● **Problem statement**
Retype the stretch from "Update on Small-Cell" through "increase in toxicity." in the small-cell lung cancer transcript below, character for character.

● **Document segment**
Update on Small-Cell Lung Cancer - Episode 4
Transcript: Stephen Liu, MD: Chemotherapy with a PD-L1 [programmed death-ligand 1] inhibitor is the current standard of care for the treatment of extensive-stage small-cell lung cancer. This is based on 2 randomized phase III trials, IMpower133 and CASPIAN, which both showed that the addition of a PD-L1 inhibitor to a platinum/etoposide backbone improved overall survival without a significant increase in toxicity.
Benjamin P. Levy, MD: The IMpower133 trial was a welcome change. This was a trial evaluating the role of adding immunotherapy with a PD-L1 drug to chemotherapy in extensive-stage small-cell lung cancer. It randomized patients between carboplatin-etoposide for 4 cycles versus carboplatin-etoposide with the addition of atezolizumab. Patients in both arms received 4 cycles of either 2 or 3 drugs. In the experimental arm, if patients had at least stable disease after 4 cycles, they were allowed to go on maintenance atezolizumab, which I think is important.

Source records:

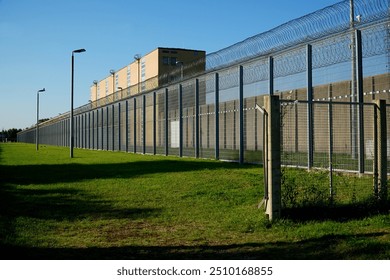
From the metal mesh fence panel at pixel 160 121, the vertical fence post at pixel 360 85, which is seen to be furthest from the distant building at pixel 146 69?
the vertical fence post at pixel 360 85

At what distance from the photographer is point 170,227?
735 centimetres

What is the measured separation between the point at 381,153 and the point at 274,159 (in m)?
2.20

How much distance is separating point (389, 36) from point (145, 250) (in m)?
8.69

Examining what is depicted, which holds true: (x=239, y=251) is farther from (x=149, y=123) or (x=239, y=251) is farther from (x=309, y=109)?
(x=149, y=123)

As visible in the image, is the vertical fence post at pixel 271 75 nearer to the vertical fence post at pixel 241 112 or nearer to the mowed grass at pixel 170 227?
the vertical fence post at pixel 241 112

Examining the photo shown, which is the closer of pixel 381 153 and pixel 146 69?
pixel 381 153

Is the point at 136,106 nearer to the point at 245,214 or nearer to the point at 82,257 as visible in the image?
the point at 245,214

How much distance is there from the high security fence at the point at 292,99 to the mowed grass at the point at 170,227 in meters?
1.46

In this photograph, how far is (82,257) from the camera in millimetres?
5574

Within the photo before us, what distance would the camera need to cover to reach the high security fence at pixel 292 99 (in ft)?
38.3

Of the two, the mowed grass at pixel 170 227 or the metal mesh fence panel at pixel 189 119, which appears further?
the metal mesh fence panel at pixel 189 119

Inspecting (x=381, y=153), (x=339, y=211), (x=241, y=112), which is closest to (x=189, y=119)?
(x=241, y=112)

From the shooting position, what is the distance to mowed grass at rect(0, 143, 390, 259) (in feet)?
18.7
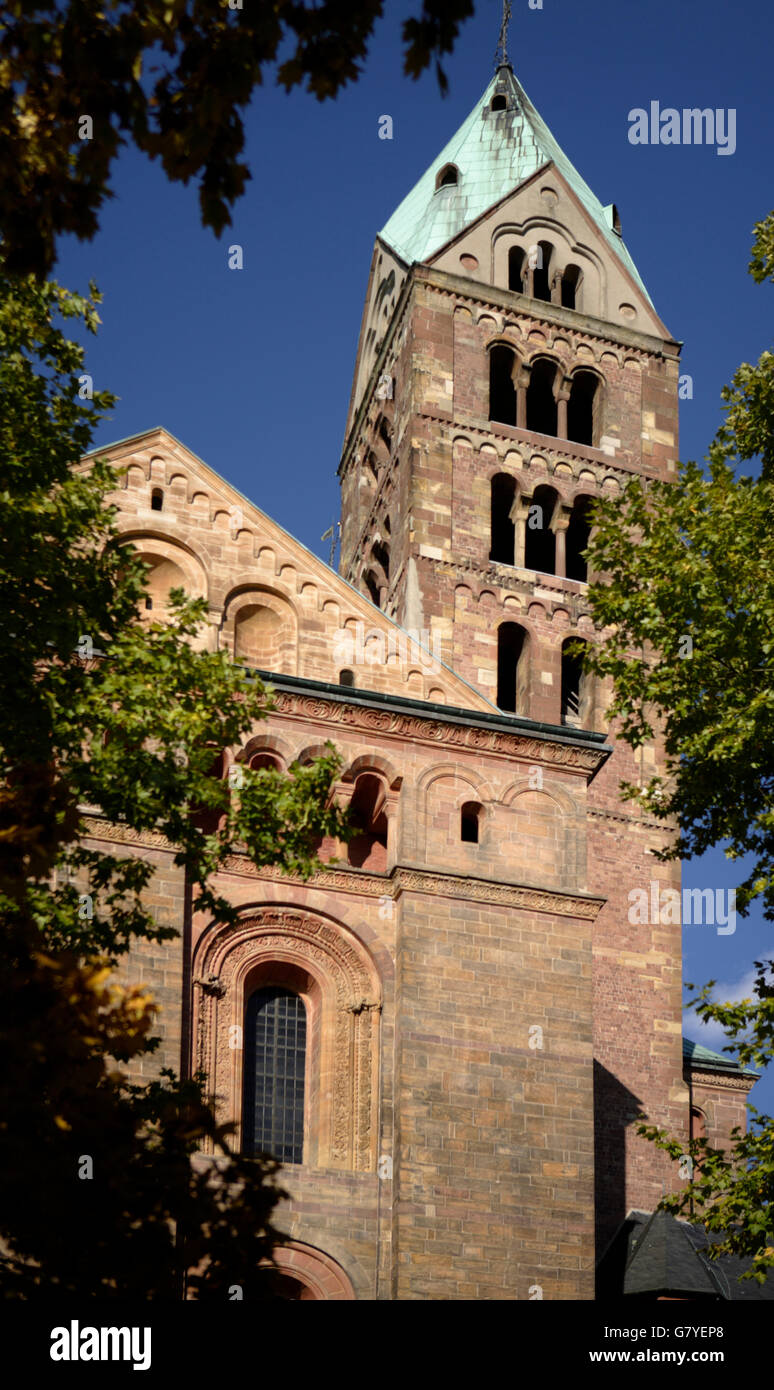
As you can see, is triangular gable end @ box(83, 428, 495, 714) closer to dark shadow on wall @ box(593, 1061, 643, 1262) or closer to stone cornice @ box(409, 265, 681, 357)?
dark shadow on wall @ box(593, 1061, 643, 1262)

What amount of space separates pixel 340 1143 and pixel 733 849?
7204mm

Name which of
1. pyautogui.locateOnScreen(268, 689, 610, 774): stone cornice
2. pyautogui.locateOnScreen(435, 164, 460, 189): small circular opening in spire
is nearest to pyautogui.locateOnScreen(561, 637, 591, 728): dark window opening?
pyautogui.locateOnScreen(268, 689, 610, 774): stone cornice

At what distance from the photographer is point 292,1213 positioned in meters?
24.7

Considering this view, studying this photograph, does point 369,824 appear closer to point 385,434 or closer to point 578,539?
point 578,539

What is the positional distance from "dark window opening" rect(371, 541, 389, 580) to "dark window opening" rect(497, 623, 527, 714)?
408 cm

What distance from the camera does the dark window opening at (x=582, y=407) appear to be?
47156mm

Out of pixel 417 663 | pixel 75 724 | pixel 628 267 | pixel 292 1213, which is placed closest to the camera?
pixel 75 724

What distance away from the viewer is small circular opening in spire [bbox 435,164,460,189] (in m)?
51.5

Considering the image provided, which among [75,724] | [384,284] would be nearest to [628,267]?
[384,284]

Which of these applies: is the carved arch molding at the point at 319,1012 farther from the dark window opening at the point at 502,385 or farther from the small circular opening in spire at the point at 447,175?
the small circular opening in spire at the point at 447,175

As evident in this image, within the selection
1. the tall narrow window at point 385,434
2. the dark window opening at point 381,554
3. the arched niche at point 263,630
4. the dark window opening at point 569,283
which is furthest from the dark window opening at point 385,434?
the arched niche at point 263,630

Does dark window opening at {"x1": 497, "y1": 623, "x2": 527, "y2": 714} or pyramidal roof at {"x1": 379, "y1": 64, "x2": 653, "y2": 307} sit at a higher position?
pyramidal roof at {"x1": 379, "y1": 64, "x2": 653, "y2": 307}

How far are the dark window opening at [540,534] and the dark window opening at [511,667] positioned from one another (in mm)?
2013
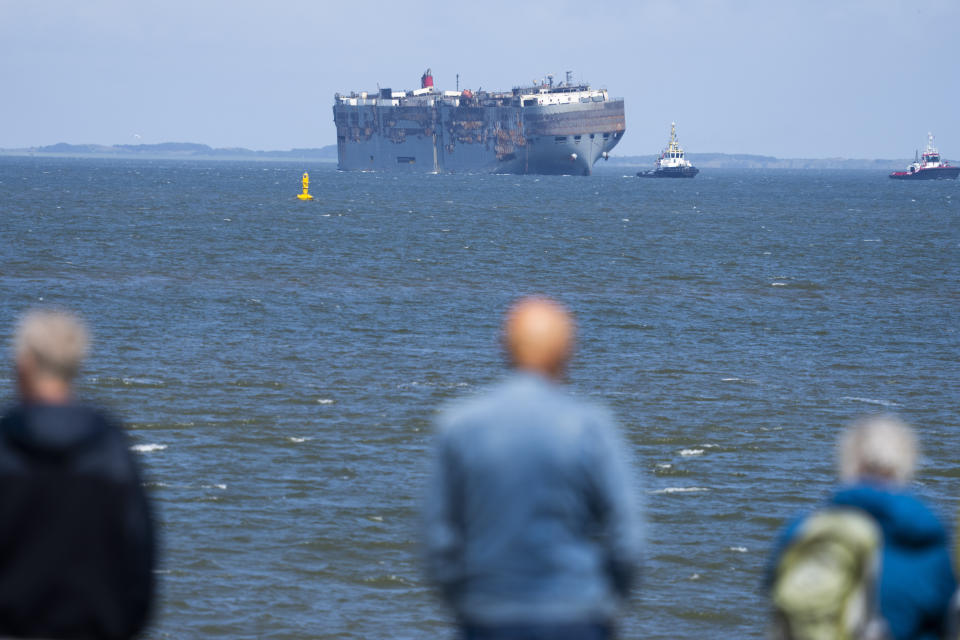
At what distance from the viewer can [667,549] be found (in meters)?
16.0

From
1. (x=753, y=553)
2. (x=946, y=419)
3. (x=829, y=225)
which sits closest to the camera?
(x=753, y=553)

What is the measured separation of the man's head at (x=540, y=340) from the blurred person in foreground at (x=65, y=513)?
4.31ft

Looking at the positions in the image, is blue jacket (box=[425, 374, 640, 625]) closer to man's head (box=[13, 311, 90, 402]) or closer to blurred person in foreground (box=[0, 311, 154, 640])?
blurred person in foreground (box=[0, 311, 154, 640])

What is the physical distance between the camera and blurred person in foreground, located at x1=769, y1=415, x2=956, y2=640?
4.32 metres

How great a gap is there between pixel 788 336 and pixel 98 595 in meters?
31.5

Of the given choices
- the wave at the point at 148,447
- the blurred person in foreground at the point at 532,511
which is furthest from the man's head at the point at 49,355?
the wave at the point at 148,447

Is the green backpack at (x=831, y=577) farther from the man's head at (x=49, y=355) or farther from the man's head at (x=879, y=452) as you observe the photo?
the man's head at (x=49, y=355)

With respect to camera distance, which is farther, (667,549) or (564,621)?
(667,549)

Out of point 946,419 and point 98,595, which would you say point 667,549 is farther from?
point 98,595

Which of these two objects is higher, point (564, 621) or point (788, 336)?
point (564, 621)

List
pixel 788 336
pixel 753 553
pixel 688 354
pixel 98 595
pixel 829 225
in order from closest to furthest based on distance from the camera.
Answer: pixel 98 595 < pixel 753 553 < pixel 688 354 < pixel 788 336 < pixel 829 225

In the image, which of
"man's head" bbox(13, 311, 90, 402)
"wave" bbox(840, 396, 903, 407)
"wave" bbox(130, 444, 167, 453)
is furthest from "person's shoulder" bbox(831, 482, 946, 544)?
"wave" bbox(840, 396, 903, 407)

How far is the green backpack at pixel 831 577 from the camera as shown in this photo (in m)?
4.32

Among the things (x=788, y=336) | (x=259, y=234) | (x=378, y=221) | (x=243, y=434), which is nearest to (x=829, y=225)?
(x=378, y=221)
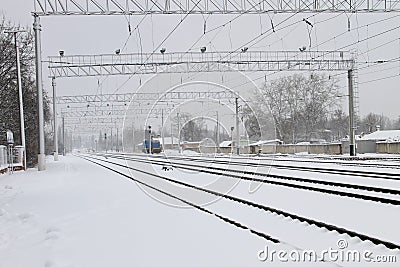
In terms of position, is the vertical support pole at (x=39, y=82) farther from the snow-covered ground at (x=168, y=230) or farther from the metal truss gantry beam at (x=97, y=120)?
the metal truss gantry beam at (x=97, y=120)

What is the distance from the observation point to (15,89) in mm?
37156

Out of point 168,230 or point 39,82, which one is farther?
point 39,82

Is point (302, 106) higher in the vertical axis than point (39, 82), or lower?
higher

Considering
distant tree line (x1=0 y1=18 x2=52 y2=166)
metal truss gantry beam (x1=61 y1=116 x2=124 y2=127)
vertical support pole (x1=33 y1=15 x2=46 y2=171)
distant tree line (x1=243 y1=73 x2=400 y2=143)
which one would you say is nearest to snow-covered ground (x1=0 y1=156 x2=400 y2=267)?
vertical support pole (x1=33 y1=15 x2=46 y2=171)

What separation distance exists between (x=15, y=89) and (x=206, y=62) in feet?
46.6

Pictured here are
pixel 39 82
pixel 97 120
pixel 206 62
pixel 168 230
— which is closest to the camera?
pixel 168 230

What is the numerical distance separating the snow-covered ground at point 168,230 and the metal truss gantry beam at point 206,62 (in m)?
23.3

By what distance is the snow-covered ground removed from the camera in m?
7.77

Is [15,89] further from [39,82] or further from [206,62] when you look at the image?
[206,62]

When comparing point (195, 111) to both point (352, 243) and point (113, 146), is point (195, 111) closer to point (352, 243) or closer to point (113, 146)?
point (352, 243)

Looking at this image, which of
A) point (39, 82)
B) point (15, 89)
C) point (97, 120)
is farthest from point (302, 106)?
point (39, 82)

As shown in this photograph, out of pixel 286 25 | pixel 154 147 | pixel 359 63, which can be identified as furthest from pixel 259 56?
pixel 154 147

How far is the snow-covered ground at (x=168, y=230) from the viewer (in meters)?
7.77

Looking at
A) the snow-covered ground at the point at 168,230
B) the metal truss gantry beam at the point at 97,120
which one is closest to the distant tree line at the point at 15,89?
the snow-covered ground at the point at 168,230
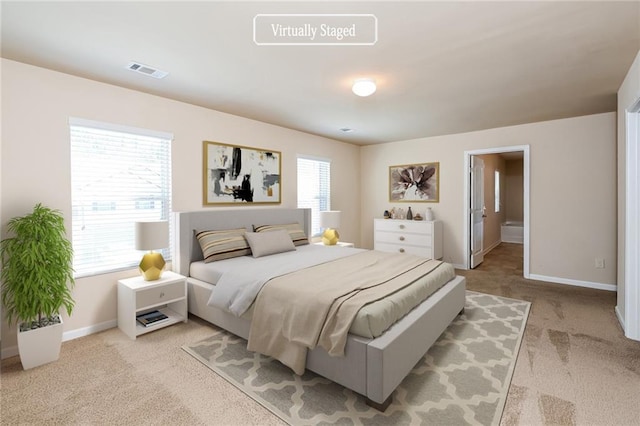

● **Solved problem**
Update on Small-Cell Lung Cancer - Episode 4
Transcript: Stephen Liu, MD: Chemotherapy with a PD-L1 [programmed death-ligand 1] inhibitor is the current standard of care for the treatment of extensive-stage small-cell lung cancer. This is based on 2 randomized phase III trials, IMpower133 and CASPIAN, which both showed that the addition of a PD-L1 inhibitor to a platinum/etoposide backbone improved overall survival without a significant increase in toxicity.